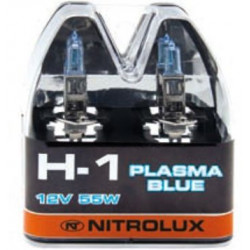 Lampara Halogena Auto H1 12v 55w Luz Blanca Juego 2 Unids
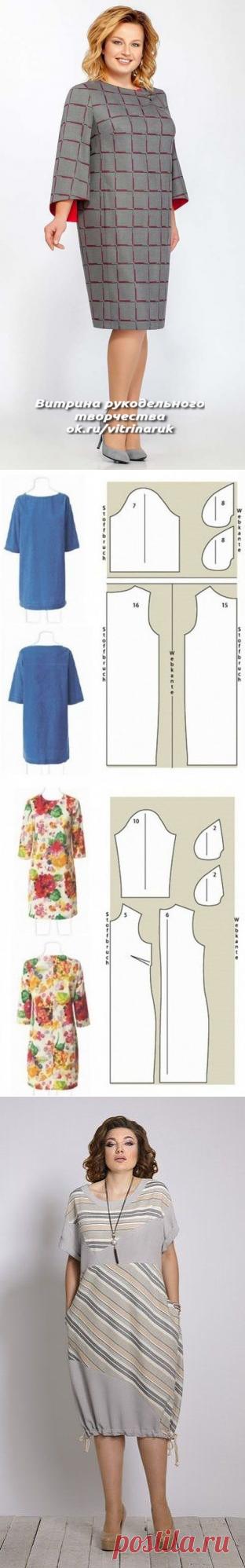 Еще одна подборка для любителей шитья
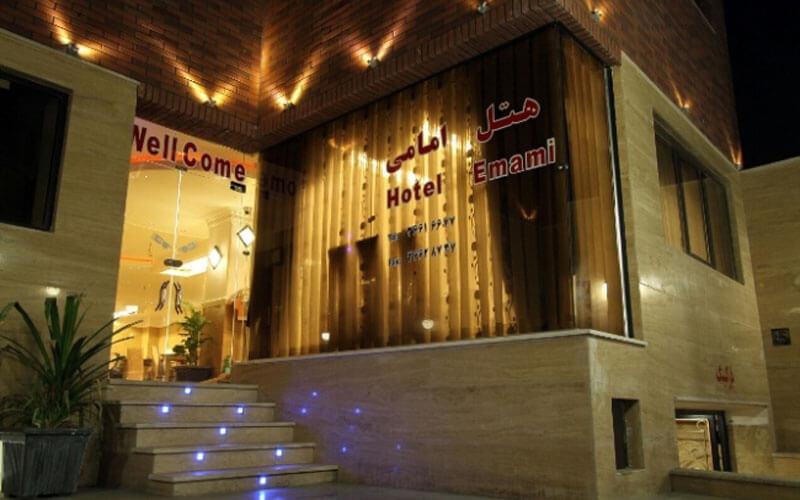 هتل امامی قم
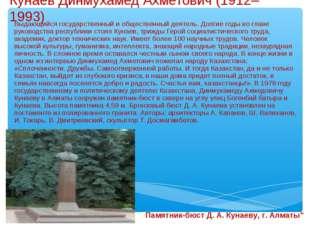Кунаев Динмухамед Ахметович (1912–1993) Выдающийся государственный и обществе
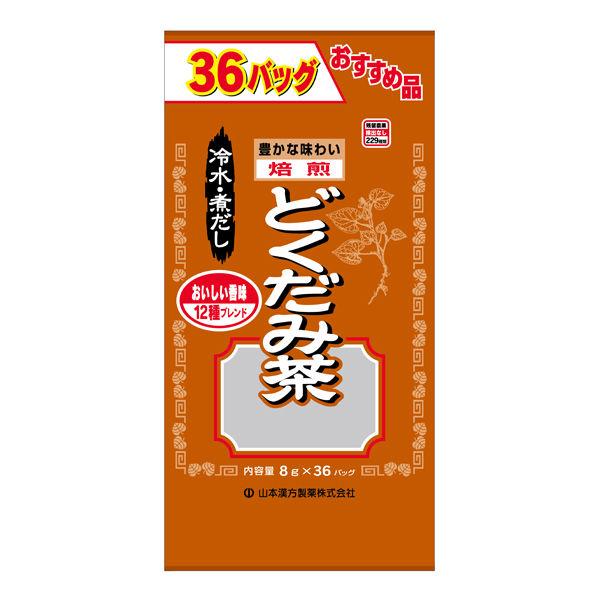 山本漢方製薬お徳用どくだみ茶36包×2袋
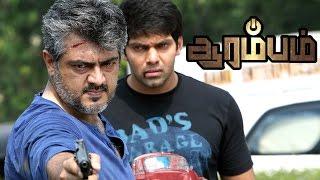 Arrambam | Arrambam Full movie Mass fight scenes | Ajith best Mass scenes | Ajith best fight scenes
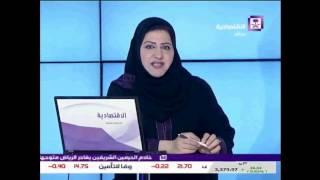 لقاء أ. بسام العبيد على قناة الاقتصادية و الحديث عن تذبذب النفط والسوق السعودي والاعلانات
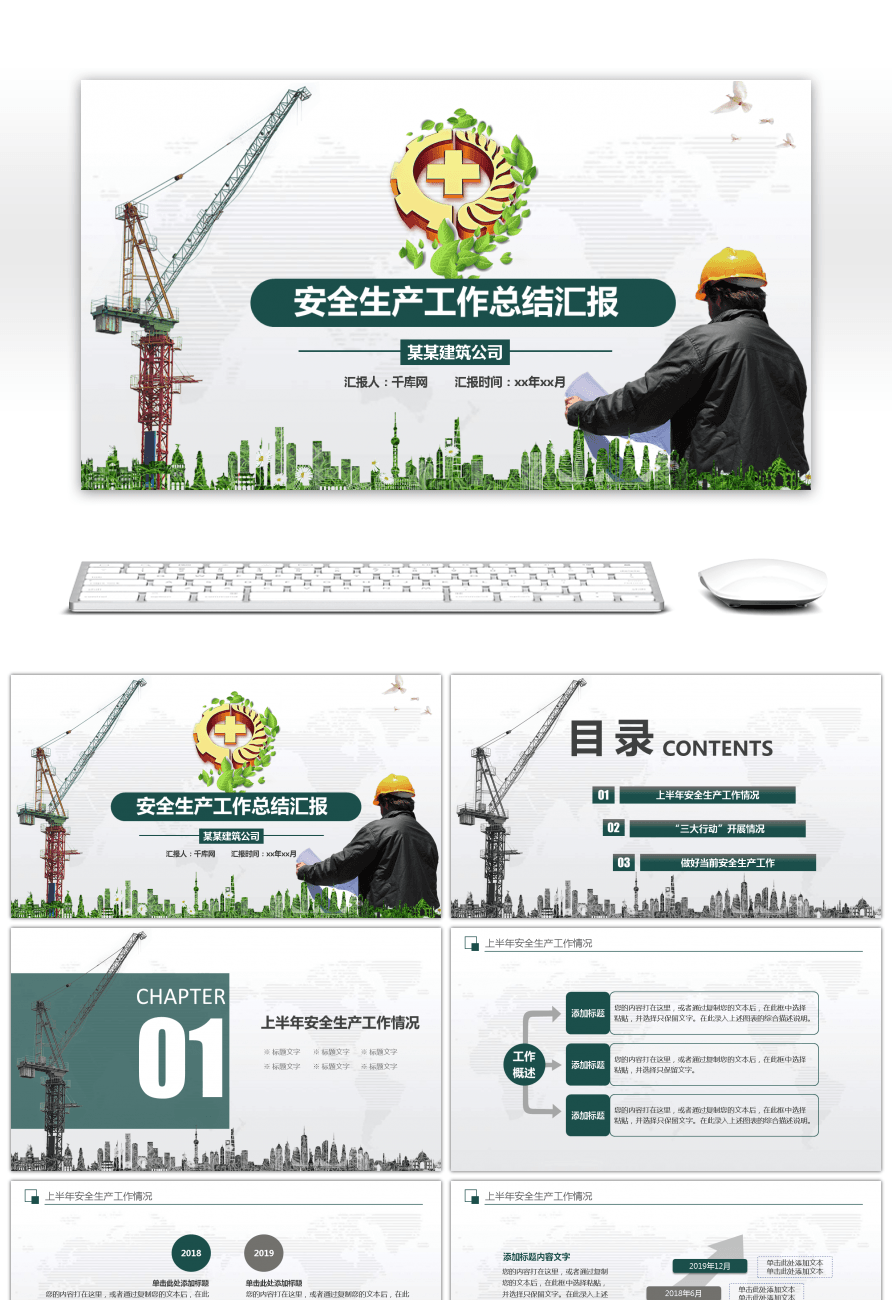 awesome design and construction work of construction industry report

==

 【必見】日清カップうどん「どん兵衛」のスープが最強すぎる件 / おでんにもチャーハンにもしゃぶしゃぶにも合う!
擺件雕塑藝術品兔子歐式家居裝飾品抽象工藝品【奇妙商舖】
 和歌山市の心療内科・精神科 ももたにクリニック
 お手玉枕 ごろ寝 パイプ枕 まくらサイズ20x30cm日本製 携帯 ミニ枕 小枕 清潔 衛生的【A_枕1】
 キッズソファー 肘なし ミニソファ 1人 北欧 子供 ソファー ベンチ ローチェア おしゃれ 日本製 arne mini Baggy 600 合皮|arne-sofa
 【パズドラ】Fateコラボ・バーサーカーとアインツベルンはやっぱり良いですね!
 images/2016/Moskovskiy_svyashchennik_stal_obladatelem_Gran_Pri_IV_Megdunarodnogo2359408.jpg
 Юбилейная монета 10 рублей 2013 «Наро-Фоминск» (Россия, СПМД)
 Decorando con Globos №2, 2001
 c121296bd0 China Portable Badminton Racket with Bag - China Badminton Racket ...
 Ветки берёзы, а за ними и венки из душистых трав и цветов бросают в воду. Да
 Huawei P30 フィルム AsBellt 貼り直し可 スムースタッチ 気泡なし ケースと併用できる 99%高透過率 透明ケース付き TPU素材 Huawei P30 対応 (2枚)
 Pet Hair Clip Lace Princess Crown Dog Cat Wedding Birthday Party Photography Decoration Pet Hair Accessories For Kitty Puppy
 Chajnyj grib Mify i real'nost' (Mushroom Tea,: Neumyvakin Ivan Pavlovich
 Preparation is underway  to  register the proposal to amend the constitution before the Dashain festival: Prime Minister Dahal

==

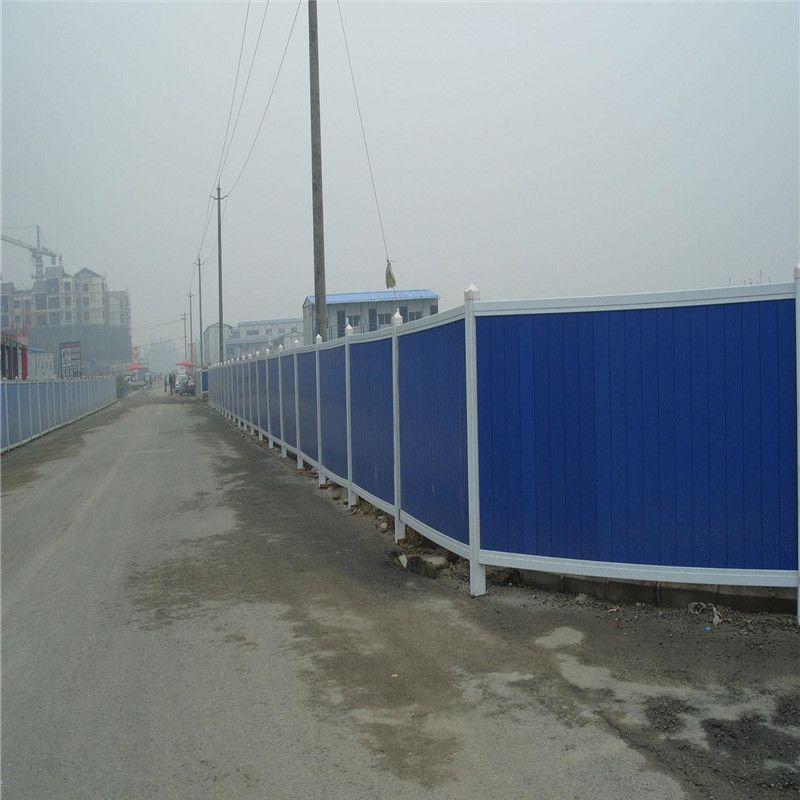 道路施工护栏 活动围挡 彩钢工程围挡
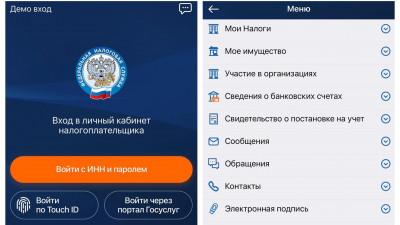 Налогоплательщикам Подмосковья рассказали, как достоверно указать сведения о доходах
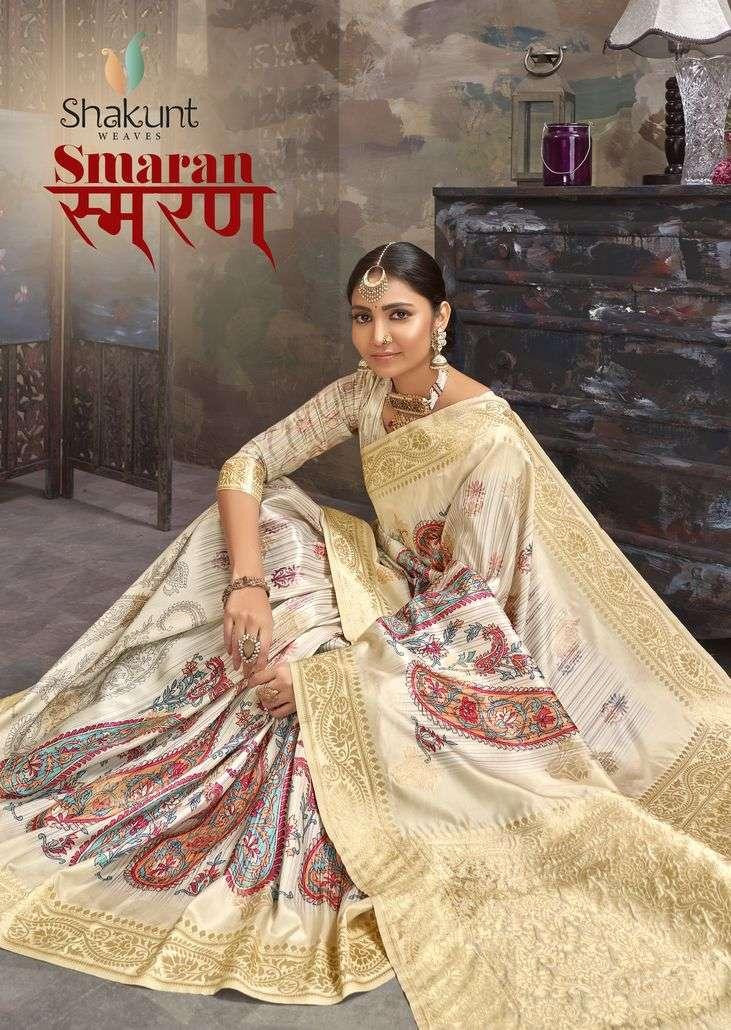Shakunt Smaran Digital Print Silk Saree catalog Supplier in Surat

→ **TASK BRIEF**
Within the material above, transcribe exactly the lines that run from the line holding "お手玉枕 ごろ寝 パイプ枕" through the line holding "Decorando con Globos №2, 2001".

→ **ANSWER TO THE EXERCISE**
 お手玉枕 ごろ寝 パイプ枕 まくらサイズ20x30cm日本製 携帯 ミニ枕 小枕 清潔 衛生的【A_枕1】
 キッズソファー 肘なし ミニソファ 1人 北欧 子供 ソファー ベンチ ローチェア おしゃれ 日本製 arne mini Baggy 600 合皮|arne-sofa
 【パズドラ】Fateコラボ・バーサーカーとアインツベルンはやっぱり良いですね!
 images/2016/Moskovskiy_svyashchennik_stal_obladatelem_Gran_Pri_IV_Megdunarodnogo2359408.jpg
 Юбилейная монета 10 рублей 2013 «Наро-Фоминск» (Россия, СПМД)
 Decorando con Globos №2, 2001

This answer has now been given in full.